**INFORMATION SHOWN**:
-- -- --

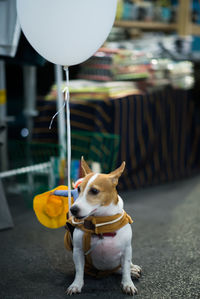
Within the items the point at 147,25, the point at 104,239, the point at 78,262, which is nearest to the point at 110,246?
the point at 104,239

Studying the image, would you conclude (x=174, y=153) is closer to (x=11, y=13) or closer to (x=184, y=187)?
(x=184, y=187)

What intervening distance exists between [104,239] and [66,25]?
823 millimetres

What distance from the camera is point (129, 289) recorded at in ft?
5.02

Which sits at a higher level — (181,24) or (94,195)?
(181,24)

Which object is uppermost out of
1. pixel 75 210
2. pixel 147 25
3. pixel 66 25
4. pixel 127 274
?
pixel 147 25

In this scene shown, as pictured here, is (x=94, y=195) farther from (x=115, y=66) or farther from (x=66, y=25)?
(x=115, y=66)

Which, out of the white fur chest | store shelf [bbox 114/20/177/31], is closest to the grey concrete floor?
the white fur chest

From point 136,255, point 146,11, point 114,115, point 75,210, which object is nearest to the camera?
point 75,210

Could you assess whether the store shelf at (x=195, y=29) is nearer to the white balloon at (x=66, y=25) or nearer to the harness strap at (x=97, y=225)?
the white balloon at (x=66, y=25)

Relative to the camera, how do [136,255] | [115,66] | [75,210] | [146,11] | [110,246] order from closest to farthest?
1. [75,210]
2. [110,246]
3. [136,255]
4. [115,66]
5. [146,11]

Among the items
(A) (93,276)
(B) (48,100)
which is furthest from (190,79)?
(A) (93,276)

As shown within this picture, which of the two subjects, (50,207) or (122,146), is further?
(122,146)

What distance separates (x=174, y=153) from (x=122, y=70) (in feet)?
2.54

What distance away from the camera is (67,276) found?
171cm
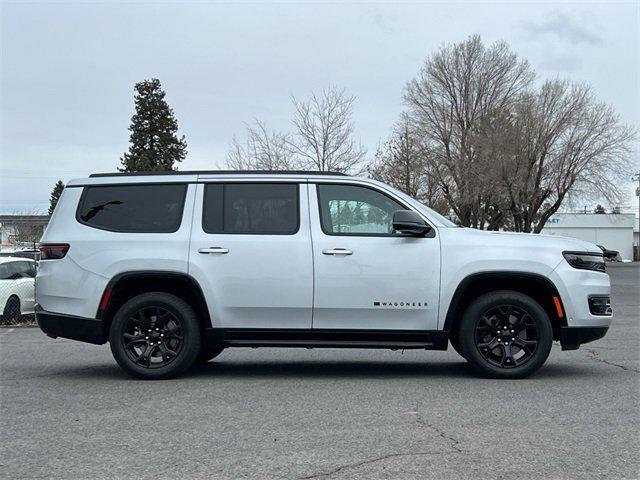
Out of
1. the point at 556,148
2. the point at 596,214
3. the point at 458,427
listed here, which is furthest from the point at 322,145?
the point at 596,214

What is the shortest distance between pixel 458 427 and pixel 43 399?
11.7 feet

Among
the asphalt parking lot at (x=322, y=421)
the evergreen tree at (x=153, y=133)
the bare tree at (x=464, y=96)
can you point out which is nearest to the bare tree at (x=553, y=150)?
the bare tree at (x=464, y=96)

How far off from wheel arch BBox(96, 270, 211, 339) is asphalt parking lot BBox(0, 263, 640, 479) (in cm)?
66

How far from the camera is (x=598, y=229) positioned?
83125 mm

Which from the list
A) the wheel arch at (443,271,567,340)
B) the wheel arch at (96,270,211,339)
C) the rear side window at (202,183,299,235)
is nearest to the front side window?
the rear side window at (202,183,299,235)

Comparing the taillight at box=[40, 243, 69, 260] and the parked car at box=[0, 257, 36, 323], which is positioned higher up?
the taillight at box=[40, 243, 69, 260]

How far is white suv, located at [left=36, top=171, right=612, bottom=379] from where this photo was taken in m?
7.54

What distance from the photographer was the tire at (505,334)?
298 inches

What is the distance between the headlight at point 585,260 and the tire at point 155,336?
3.61 m

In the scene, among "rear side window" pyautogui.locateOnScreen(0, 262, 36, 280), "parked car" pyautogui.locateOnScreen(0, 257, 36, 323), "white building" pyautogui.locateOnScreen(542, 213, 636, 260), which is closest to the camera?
"parked car" pyautogui.locateOnScreen(0, 257, 36, 323)

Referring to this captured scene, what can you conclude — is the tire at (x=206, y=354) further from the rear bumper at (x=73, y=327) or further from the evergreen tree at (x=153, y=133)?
the evergreen tree at (x=153, y=133)

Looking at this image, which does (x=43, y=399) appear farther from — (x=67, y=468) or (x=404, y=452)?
(x=404, y=452)

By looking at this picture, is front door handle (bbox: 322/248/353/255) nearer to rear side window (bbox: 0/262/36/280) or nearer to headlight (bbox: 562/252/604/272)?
headlight (bbox: 562/252/604/272)

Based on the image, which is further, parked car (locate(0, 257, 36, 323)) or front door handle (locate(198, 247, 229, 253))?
parked car (locate(0, 257, 36, 323))
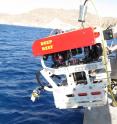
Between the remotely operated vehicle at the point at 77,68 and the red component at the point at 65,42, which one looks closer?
the red component at the point at 65,42

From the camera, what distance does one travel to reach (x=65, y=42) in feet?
29.9

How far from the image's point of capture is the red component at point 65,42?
8.88 metres

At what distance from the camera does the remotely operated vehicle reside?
30.3 ft

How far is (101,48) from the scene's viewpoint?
378 inches

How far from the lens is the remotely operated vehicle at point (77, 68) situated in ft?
30.3

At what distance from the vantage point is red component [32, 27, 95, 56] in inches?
349

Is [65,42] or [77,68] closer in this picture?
[65,42]

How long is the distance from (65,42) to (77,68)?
101 centimetres

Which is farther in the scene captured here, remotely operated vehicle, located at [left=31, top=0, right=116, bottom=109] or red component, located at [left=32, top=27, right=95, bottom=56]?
remotely operated vehicle, located at [left=31, top=0, right=116, bottom=109]

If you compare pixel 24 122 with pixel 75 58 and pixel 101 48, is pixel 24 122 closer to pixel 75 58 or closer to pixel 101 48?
pixel 75 58

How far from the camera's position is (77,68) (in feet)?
31.4

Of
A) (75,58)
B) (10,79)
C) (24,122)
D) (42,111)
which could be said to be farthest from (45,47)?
(10,79)

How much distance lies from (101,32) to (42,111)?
6545 millimetres

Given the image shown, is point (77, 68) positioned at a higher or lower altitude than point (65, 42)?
lower
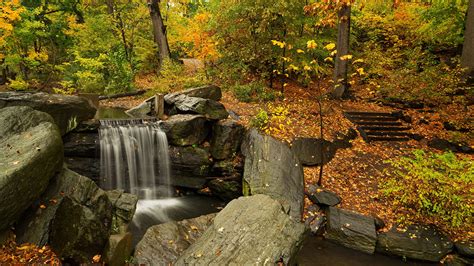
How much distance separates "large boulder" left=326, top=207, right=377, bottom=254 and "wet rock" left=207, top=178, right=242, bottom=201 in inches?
117

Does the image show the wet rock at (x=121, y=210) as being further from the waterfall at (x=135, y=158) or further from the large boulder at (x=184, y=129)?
the large boulder at (x=184, y=129)

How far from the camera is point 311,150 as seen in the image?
1006 centimetres

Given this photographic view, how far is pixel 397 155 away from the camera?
10336 millimetres

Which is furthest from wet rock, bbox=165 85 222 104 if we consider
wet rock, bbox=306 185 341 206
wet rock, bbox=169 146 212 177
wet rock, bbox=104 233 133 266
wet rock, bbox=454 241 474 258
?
wet rock, bbox=454 241 474 258

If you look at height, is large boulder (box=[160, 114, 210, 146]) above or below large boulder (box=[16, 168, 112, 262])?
above

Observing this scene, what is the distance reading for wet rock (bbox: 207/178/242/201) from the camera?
9.45m

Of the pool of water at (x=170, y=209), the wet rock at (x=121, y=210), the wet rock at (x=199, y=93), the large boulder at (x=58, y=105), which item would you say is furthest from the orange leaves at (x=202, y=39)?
the wet rock at (x=121, y=210)

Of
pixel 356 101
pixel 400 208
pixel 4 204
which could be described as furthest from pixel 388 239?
pixel 356 101

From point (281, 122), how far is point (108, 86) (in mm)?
9423

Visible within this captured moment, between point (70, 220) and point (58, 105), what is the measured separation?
13.0 feet

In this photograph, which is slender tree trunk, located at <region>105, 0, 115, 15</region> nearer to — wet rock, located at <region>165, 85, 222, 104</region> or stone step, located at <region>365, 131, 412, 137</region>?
wet rock, located at <region>165, 85, 222, 104</region>

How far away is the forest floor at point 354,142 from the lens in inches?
324

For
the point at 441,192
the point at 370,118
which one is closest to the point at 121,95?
the point at 370,118

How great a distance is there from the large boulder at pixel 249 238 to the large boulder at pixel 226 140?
3.86 metres
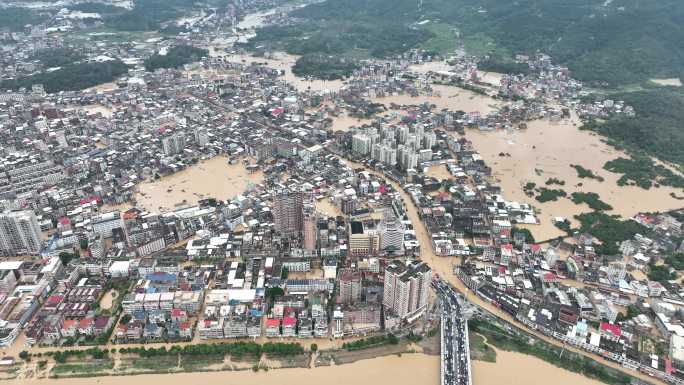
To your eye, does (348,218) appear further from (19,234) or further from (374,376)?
(19,234)

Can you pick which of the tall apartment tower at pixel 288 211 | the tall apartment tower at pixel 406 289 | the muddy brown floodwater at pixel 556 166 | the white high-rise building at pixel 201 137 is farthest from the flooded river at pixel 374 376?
the white high-rise building at pixel 201 137

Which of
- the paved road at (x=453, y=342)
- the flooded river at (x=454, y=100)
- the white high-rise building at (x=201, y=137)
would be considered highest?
the white high-rise building at (x=201, y=137)

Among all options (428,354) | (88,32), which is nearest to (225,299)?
(428,354)

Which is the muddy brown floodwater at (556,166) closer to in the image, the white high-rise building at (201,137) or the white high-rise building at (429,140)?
the white high-rise building at (429,140)

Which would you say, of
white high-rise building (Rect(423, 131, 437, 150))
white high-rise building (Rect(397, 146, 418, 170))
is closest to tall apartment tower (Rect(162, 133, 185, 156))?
white high-rise building (Rect(397, 146, 418, 170))

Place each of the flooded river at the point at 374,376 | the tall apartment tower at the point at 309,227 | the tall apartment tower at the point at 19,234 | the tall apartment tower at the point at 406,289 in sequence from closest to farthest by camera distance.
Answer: the flooded river at the point at 374,376, the tall apartment tower at the point at 406,289, the tall apartment tower at the point at 309,227, the tall apartment tower at the point at 19,234

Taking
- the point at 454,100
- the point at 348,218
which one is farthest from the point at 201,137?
the point at 454,100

-- -- --

**GOAL OF THE EXERCISE**:
Copy out every line from the one containing "Among all options" to the end of the material, both ends included.

**TASK RESPONSE**:
Among all options (428,354) | (88,32), which is nearest to (225,299)?
(428,354)

Which is the muddy brown floodwater at (556,166) closer to in the image, the white high-rise building at (201,137) or the white high-rise building at (429,140)?
the white high-rise building at (429,140)

Which would you say, of
white high-rise building (Rect(423, 131, 437, 150))
white high-rise building (Rect(397, 146, 418, 170))
is closest to tall apartment tower (Rect(162, 133, 185, 156))?
white high-rise building (Rect(397, 146, 418, 170))

Place each of the flooded river at the point at 374,376 | the tall apartment tower at the point at 309,227 | the tall apartment tower at the point at 19,234 | the tall apartment tower at the point at 406,289 in sequence from closest to farthest by camera distance.
Answer: the flooded river at the point at 374,376, the tall apartment tower at the point at 406,289, the tall apartment tower at the point at 309,227, the tall apartment tower at the point at 19,234

Taking
- the point at 454,100
- the point at 348,218
which one is farthest from the point at 201,137?
the point at 454,100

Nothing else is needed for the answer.